Monarch Pass


It was nearing the end of December and I'd been looking to live in the mountains for weeks, with no success.  I was convinced that finding a winter sublet in the Colorado Rockies was a more fated experience than the meeting of soulmates.  Yet, a little part of me trusted that I hadn't found a place for a reason, wondering if maybe I was being guided to live somewhere more specific.  I remembered that one of my past clients, had been living in Crested Butte, the capital of wildflowers!  I sent him a text, to which he responded within minutes- like actual cybersphere magic... It just so happened that he was looking to sublet his own apartment for the winter, an insulated place in which I’d be able to live and write for a month or so. 🙌 

To get to Crested Butte I had to drive over Monarch Pass, a notoriously icy mountain pass during wintery conditions.  I waited a few extra days to drive over the pass due to weather, reflecting how interesting it was how this entire journey was made up unique lessons that I really seemed to need.  Teaching me to trust the timing and the cycle of taking action and surrendering to the flow within all things -- to focus less on reaching the destination, and instead, to embrace the spaces between places.  Recognizing that the caterpillar does not become a monarch butterfly overnight, but rather through a process of transformation, each stage defining the next.

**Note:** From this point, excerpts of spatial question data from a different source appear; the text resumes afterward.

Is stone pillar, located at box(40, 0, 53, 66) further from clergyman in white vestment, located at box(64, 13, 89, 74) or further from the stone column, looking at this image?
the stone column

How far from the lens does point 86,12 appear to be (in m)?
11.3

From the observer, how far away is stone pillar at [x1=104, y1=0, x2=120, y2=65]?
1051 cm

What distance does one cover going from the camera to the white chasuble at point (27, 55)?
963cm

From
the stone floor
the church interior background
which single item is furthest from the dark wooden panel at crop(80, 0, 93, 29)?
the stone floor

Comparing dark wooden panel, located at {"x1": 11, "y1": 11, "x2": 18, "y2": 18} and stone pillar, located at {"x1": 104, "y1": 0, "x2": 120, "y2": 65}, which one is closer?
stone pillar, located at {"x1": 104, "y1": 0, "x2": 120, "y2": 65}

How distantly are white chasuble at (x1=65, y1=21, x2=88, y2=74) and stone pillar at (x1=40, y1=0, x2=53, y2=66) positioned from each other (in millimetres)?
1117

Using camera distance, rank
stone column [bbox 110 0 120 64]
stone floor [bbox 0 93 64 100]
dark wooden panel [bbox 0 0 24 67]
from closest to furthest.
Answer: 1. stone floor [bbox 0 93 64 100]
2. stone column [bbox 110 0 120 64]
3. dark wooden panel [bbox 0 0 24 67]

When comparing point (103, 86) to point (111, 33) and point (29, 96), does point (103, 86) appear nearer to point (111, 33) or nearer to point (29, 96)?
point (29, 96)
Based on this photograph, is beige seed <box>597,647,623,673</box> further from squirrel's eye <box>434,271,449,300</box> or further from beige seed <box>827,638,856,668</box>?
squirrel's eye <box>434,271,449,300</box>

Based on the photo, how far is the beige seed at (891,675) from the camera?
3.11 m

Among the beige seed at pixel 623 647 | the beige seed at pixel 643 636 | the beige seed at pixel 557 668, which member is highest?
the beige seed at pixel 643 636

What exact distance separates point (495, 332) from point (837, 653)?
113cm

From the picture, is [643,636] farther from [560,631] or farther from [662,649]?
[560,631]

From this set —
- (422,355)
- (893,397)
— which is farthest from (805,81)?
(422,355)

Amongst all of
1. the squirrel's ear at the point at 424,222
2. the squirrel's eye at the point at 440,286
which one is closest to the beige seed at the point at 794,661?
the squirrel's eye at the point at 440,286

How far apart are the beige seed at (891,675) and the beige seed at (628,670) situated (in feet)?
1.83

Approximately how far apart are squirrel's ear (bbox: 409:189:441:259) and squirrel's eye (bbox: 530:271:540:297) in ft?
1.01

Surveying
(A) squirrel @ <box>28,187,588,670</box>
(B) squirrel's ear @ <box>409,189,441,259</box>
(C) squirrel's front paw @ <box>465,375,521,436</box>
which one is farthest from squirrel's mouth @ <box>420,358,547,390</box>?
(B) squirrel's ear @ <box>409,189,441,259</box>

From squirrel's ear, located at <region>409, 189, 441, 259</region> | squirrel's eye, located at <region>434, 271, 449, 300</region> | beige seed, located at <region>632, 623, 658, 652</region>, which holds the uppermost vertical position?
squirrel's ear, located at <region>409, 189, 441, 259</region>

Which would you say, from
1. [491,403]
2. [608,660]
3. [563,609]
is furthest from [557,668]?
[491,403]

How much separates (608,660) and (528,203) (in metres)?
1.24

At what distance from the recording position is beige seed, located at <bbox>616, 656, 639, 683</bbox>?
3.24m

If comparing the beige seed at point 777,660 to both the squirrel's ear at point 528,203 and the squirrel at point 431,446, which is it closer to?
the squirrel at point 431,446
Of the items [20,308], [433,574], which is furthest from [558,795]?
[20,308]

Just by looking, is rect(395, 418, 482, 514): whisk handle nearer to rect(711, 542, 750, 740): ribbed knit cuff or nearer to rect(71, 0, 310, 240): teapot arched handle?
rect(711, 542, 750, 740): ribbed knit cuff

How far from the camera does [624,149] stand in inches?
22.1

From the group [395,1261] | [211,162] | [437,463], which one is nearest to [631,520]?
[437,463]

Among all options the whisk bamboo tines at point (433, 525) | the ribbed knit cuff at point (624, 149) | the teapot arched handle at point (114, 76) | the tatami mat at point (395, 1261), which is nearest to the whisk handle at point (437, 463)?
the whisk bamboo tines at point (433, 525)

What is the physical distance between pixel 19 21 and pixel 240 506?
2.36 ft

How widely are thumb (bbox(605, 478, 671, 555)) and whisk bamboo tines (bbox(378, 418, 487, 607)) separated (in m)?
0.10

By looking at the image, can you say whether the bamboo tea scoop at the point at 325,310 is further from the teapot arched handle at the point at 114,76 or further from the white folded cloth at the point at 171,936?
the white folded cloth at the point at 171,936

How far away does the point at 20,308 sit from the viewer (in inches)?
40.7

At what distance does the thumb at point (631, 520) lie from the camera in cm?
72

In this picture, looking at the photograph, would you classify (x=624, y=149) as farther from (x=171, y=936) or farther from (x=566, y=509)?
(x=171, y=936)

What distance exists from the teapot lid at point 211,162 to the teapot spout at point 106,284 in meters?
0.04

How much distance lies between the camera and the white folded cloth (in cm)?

Before arriving in Crested Butte, I decided that regardless of whether or not I ever actually found the creative clarity I'd been seeking- my pilgrimage West had shown me the humbling, yet essential process within every journey to create anything. (Part 3 of 4)

"It's only when caterpillarness is done that one becomes a butterfly.  That again is part of this paradox.  You cannot rip away caterpillarness.  The whole trip occurs in an unfolding process of which we have no control."